A little-known San Francisco museum delights with treasures large and small.

red lanterns hang beneath the foyer's hand-painted ceiling at the Chinese Historical Society of America Museum in San Francisco, picture
Lanterns hang beneath the foyer's hand-painted ceiling.
James Bueti

While wandering San Francisco's Chinatown, stray two blocks from touristy Grant Avenue, and you might stumble on 965 Clay. The lantern-adorned building, designed by seminal architect Julia Morgan, once housed a YWCA. Today it's home to the Chinese Historical Society of America Museum, a treasure trove of art and displays about the history of the Chinese in the United States, set within a 3,200-square-foot former gym.

A new permanent exhibit opened in 2017, Chinese American: Exclusion/Inclusion, details the experiences of the Chinese immigrants who helped build the West, yet faced discriminatory laws. Replica rooms based on the Angel Island Immigration Station—the West's Ellis Island—show what awaited new arrivals. You can walk through bunk bed–lined barracks hung with shirts and hats, read poems written by detainees, and slide open cabinets to reveal digitized certificates of identity, mandatory for U.S. citizens of Chinese descent.

Throughout the museum are lush watercolors by the late Jake Lee. Commissioned for Kan's Restaurant, these 12 works depicting early Chinese American history were thought lost until 2010. Then, in a plot worthy of a Dashiell Hammett thriller, the museum tracked them down, some at a Southern California auction house, the last in a San Francisco auto shop.

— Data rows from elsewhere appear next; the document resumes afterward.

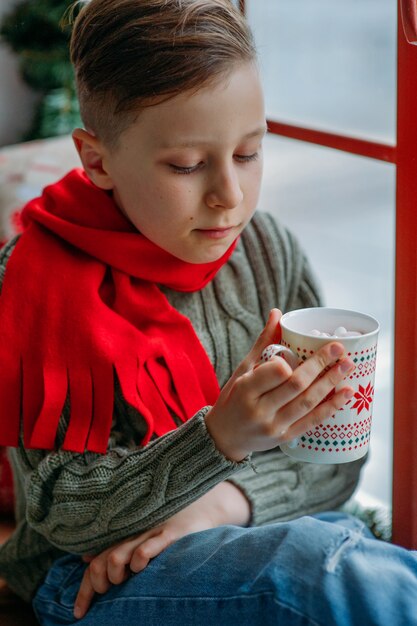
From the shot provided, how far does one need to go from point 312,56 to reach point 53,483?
151 cm

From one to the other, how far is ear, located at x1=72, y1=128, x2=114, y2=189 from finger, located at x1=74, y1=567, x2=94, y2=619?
0.53 m

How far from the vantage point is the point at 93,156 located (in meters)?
1.19

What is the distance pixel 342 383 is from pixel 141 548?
1.25 ft

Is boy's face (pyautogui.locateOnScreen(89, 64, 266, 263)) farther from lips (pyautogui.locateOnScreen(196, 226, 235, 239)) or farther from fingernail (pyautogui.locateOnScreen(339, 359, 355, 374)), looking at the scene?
fingernail (pyautogui.locateOnScreen(339, 359, 355, 374))

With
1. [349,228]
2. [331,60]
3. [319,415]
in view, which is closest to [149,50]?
[319,415]

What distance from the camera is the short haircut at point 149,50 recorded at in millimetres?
1046

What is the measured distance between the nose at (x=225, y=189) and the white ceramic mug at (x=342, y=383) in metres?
0.17

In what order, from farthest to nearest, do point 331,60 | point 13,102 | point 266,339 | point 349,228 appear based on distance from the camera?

In a gallery on the former stage, shoebox-size miniatures crafted by retired Hollywood prop master Frank Wong evoke bygone Chinatown homes and storefronts. Look inside each for a box of See's Candies—a symbol of being American. Then look up. Some of the museum's biggest visual treats come from Morgan's 1932 structure, a graceful homage to Chinese architecture with hand-painted coffered ceilings and a quiet garden courtyard.